Ivan Nova is in a walk year, Greg Bird might not reach the majors after a successful two month campaign and Luis Severino has an innings’ limit. The Yankees are finally pumping out some homegrown talent and now will have to remember how to juggle the growing pains, arbitration clocks and pressure of the youngsters.
While the organization and fans alike wait to see if Aaron Judge is going to pan out and make the outfield picture of the future clearer, the immediate decisions will be coming over the next couple of months.
Severino has thrown a career high of 160 innings, meaning anything above 190 frames in 2016 is not welcomed. And it would be very un-Yankees’ like to plan Severino’s development around no playoff games.
Nova is in a walk year, but after a disastrous 2015 trying to make it back from arm injuries, Nova is not only going to have to fight for his future contract, he’s going to have to fight for a spot in the rotation. The Yankees already have: Nathan Eovaldi, Masahiro Tanaka, Severino, CC Sabathia and Michael Pineda under contract and Bryan Mitchell needing no further seasoning in AAA.

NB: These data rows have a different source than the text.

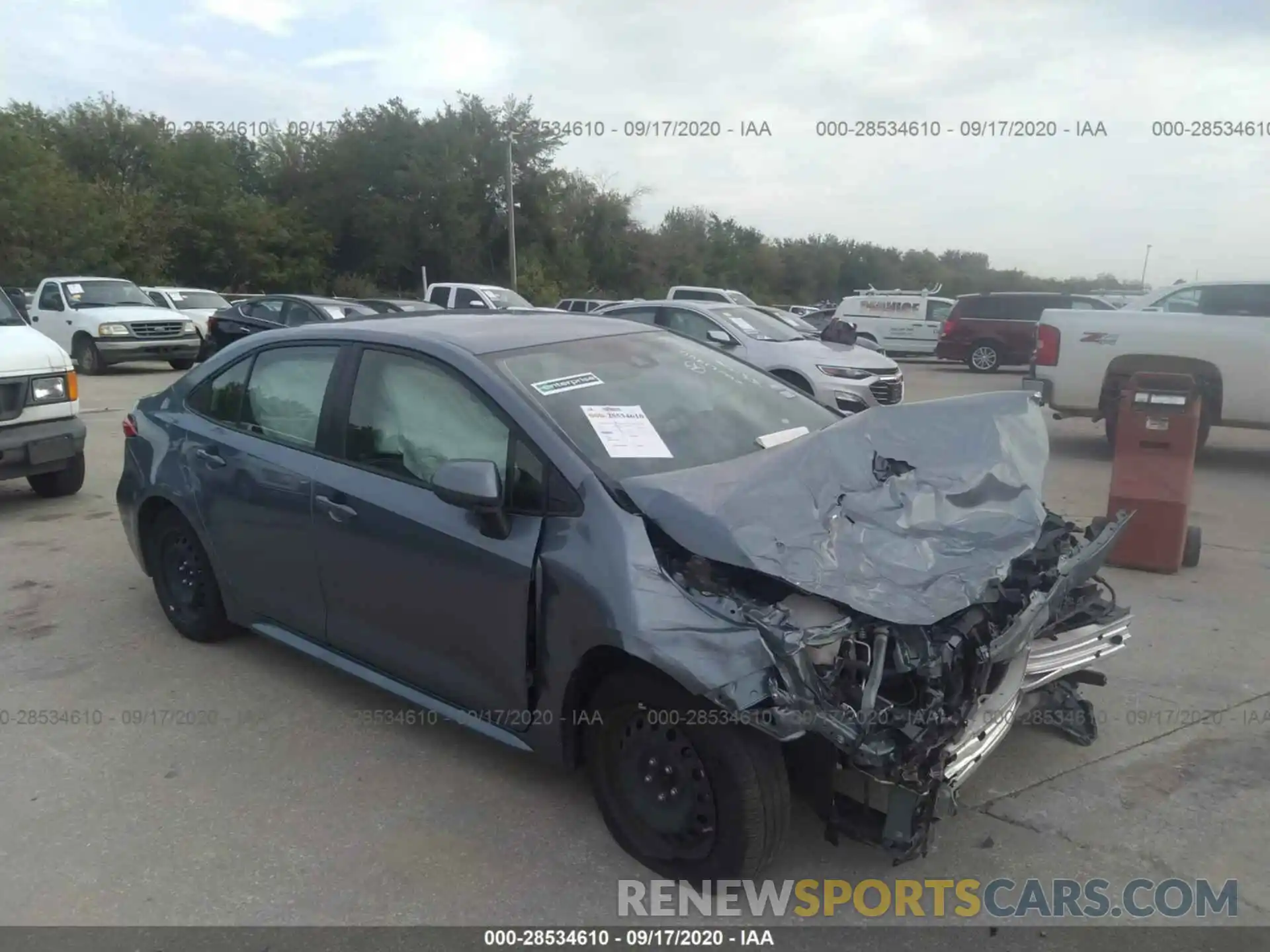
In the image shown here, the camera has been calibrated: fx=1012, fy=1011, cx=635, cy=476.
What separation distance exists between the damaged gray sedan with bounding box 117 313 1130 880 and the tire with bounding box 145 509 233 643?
27cm

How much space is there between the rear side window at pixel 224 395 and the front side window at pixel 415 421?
1001 mm

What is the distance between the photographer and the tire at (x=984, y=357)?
2272 cm

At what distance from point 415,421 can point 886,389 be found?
9362 millimetres

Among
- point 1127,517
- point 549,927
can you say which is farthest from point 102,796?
point 1127,517

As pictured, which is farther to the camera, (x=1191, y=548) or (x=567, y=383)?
(x=1191, y=548)

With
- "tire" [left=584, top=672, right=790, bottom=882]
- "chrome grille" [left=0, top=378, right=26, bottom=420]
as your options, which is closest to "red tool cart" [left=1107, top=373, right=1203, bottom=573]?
"tire" [left=584, top=672, right=790, bottom=882]

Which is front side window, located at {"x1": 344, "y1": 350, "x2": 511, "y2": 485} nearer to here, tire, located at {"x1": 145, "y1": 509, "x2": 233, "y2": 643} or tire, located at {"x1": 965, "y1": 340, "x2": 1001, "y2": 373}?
tire, located at {"x1": 145, "y1": 509, "x2": 233, "y2": 643}

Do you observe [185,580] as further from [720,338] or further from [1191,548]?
[720,338]

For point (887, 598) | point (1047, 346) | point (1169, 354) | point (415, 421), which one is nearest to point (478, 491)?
point (415, 421)

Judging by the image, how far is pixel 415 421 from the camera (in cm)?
384

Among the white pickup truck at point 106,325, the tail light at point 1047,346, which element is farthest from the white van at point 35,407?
the white pickup truck at point 106,325

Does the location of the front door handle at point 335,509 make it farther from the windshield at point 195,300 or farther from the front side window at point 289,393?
the windshield at point 195,300

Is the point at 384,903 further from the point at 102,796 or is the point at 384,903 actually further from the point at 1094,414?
the point at 1094,414

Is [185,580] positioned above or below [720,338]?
below
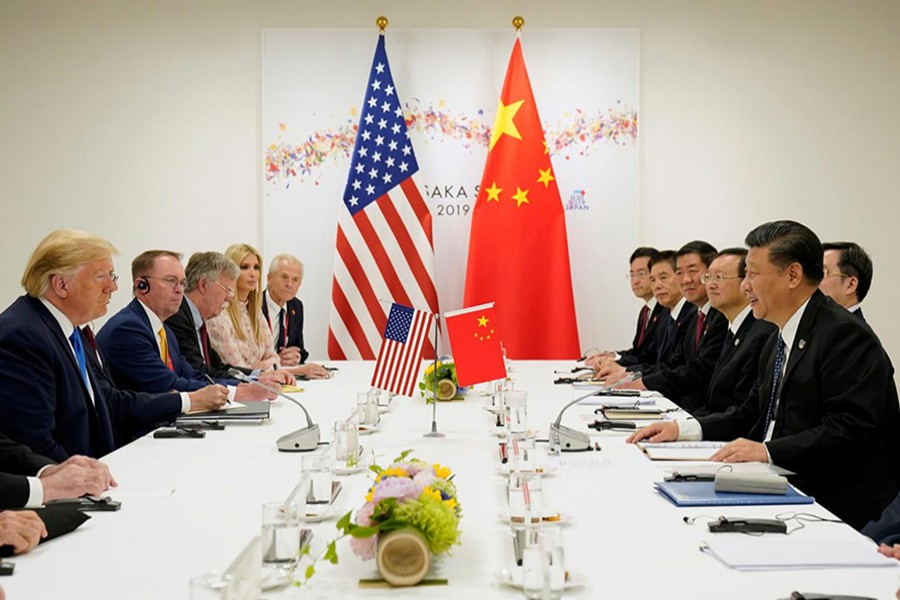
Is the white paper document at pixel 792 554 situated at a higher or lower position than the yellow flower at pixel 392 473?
lower

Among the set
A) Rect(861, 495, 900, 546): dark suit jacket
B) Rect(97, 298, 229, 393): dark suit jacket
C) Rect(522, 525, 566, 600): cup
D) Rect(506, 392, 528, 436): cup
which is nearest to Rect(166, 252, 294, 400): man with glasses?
Rect(97, 298, 229, 393): dark suit jacket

Bird is the most clear-cut of the trio. Brian Cashman has already stated Greg Bird will at least start the year in the minors. It’s not the worst thing for a 23-year-old who demonstrated he can hit big league pitching but can definitely afford to cut down on strike outs. As long as Mark Teixeira is healthy (which is rarely a full season), Bird will be in the minors. With Teixeira in a walk year, it’s conceivable we won’t see Bird until September, but count on him to start at first base in 2017.
So what to do with Nova and Severino? The answer would seem logical. Mitchell seems destined to take over the long relief role as a young pitcher who can eat major league innings but is very unlikely a long-term answer in a rotation. Pineda, Sabathia, Tanaka and Eovaldi are all but guaranteed starting spots if they emerge out of Tampa healthy. What would make sense for the Yankees is to limit Severino’s innings in AAA for the month of April and perhaps some of May, limiting him to less stress and less pressure to pitch deeper into games.
This could set him up to prepare for about 25 or so big league starts and hopefully around 150 major league innings. Combined with say, a half dozen starts in the minors and Severino should teeter around 180 innings by late September. Preparing him for over 200 innings in 2017, leaving some wiggle room for the playoffs and likely slowing his arbitration clock to avoid any risk of the Yankees losing an extra year of ownership in the long run.
This would also impact Nova. It allows Nova a solid four to six weeks to showcase he’s fully healthy and either rebuild trade value or give him a guaranteed spot in the rotation should any injuries occur (these things always have a cruel way of working things out). By letting Nova into the rotation and keeping Severino in AAA to start the year, the Yankees could preserve the future for both (benefiting themselves in both instances) while sacrificing very little. The alternative is going with a six man rotation or skipping Severino’s starts with the front loaded off days in April, which is an option, but seems more risky to optimizing the pitcher’s values and allowing for them to develop a routine.
Though very much part of the future and almost guaranteed starting roles in 2017, the Yankees would benefit by leaving Severino and Bird behind when they head for the Bronx in April.